→ Exercise brief
Give back the entire listing below, unaltered.

→ Input
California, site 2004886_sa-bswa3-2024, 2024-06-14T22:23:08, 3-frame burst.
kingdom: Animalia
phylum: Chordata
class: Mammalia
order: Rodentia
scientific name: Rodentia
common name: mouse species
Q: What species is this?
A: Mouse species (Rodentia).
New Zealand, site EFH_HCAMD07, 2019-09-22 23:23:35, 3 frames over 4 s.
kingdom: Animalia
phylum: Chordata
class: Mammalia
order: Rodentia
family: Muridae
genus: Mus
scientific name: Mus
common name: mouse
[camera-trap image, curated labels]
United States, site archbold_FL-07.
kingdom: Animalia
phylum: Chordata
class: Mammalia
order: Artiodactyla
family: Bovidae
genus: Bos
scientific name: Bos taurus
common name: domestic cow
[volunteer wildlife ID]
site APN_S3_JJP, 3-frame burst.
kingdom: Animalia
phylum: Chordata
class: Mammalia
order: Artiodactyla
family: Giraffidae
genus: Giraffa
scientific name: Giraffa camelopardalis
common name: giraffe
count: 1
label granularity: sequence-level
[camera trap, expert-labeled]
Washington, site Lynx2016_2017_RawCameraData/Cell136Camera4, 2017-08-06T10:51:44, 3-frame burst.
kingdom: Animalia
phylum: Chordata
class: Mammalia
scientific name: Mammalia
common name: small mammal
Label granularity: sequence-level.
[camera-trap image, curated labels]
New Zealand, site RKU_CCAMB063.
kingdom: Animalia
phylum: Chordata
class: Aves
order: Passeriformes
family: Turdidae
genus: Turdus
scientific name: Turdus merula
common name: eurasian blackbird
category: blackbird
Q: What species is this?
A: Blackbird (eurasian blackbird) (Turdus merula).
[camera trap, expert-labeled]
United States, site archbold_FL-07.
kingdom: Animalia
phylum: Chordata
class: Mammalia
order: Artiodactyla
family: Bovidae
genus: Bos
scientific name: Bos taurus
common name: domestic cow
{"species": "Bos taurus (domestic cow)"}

→ Task result
California, site 2004886_sa-bswa3-2024, 2024-06-14T22:23:08, 3-frame burst.
kingdom: Animalia
phylum: Chordata
class: Mammalia
order: Rodentia
scientific name: Rodentia
common name: mouse species
Q: What species is this?
A: Mouse species (Rodentia).
New Zealand, site EFH_HCAMD07, 2019-09-22 23:23:35, 3 frames over 4 s.
kingdom: Animalia
phylum: Chordata
class: Mammalia
order: Rodentia
family: Muridae
genus: Mus
scientific name: Mus
common name: mouse
[camera-trap image, curated labels]
United States, site archbold_FL-07.
kingdom: Animalia
phylum: Chordata
class: Mammalia
order: Artiodactyla
family: Bovidae
genus: Bos
scientific name: Bos taurus
common name: domestic cow
[volunteer wildlife ID]
site APN_S3_JJP, 3-frame burst.
kingdom: Animalia
phylum: Chordata
class: Mammalia
order: Artiodactyla
family: Giraffidae
genus: Giraffa
scientific name: Giraffa camelopardalis
common name: giraffe
count: 1
label granularity: sequence-level
[camera trap, expert-labeled]
Washington, site Lynx2016_2017_RawCameraData/Cell136Camera4, 2017-08-06T10:51:44, 3-frame burst.
kingdom: Animalia
phylum: Chordata
class: Mammalia
scientific name: Mammalia
common name: small mammal
Label granularity: sequence-level.
[camera-trap image, curated labels]
New Zealand, site RKU_CCAMB063.
kingdom: Animalia
phylum: Chordata
class: Aves
order: Passeriformes
family: Turdidae
genus: Turdus
scientific name: Turdus merula
common name: eurasian blackbird
category: blackbird
Q: What species is this?
A: Blackbird (eurasian blackbird) (Turdus merula).
[camera trap, expert-labeled]
United States, site archbold_FL-07.
kingdom: Animalia
phylum: Chordata
class: Mammalia
order: Artiodactyla
family: Bovidae
genus: Bos
scientific name: Bos taurus
common name: domestic cow
{"species": "Bos taurus (domestic cow)"}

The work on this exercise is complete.